Ancora una volta lo spunto per quest’altra informazione a commento viene dalla celeberrima trasmissione di RAI 1 “La prova del cuoco”. Durante una puntata andata in onda lo scorso Dicembre 2011, uno dei Chef di turno sta usando alcune fette di porcini essiccati che giustamente fa rinvenire in acqua.

La conduttrice del programma, Antonella Clerici, prontamente ricorda ai telespettatori che, dopo la reidratazione, l’acqua di rinvenimento “… va sempre buttata via!” …
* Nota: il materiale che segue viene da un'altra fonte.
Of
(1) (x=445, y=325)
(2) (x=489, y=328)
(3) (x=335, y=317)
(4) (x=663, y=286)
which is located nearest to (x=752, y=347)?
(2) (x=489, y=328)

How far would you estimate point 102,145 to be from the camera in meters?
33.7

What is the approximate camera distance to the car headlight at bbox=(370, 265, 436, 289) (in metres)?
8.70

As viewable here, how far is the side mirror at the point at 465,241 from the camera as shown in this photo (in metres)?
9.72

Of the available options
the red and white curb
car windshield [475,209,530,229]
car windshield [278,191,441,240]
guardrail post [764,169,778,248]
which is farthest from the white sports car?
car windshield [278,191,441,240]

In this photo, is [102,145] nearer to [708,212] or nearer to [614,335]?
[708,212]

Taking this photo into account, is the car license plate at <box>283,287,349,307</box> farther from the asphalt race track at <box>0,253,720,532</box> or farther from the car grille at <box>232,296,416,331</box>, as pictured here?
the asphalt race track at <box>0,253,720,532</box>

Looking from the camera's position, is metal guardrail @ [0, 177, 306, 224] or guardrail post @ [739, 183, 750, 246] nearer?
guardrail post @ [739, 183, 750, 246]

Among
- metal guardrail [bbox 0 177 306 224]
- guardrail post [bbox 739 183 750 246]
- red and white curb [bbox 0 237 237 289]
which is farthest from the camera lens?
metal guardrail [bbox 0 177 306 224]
E proprio qui sta la nostra precisazione. Ora, è verissimo e soprattutto saggio eliminare totalmente l’acqua di rinvenimento dei funghi secchi perché potrebbe contenere terra e sporcizia varia e, anche se opportunamente filtrata, parecchi microorganismi. Questo è però valido per i funghi secchi acquistati, magari di dubbia provenienza o addirittura da ambulanti, che non si curano della pulizia dei funghi prima di essiccarli! Quante volte abbiamo visto – purtroppo! – terra e detriti vari ben visibili nelle confezioni industriali di funghi secchi, magari quelle più economiche…
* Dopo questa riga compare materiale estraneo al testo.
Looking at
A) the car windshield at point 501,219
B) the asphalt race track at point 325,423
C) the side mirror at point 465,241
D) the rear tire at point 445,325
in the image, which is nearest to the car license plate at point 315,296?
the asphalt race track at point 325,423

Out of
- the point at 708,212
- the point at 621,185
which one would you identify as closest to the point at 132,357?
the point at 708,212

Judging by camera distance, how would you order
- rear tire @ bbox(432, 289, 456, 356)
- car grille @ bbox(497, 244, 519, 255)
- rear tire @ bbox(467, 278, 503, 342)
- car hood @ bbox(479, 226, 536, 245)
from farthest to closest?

Se i funghi vengono però essiccati da noi è chiaro che prima vengono puliti e privati di qualsiasi residuo di terra o altro. Potrebbero in effetti rimanere dei microorganismi - magari dopo la fase di essiccazione all’aria – ma in ogni caso la “nostra” acqua di rinvenimento – che comunque è sempre bene filtrare – può essere utilizzata DOPO BOLLITURA o comunque COTTA per zuppe, minestre, sughi, o per cucinare la pasta e soprattutto i risotti, diventando sicura dal punto di vista igienico per mantenendo inalterato tutto il suo profumo e sapore. È infatti un peccato buttare l’acqua profumata dei funghi secchi: certo, non me la devo bere così com’è!!! Quindi l’utilizzo corretto è solo dopo adeguata cottura per eliminare batteri e vari altri microorganismi. Del resto, proprio alla “Prova del cuoco” non si dice sempre che “… in cucina non si butta mai via niente e nulla va sprecato…”?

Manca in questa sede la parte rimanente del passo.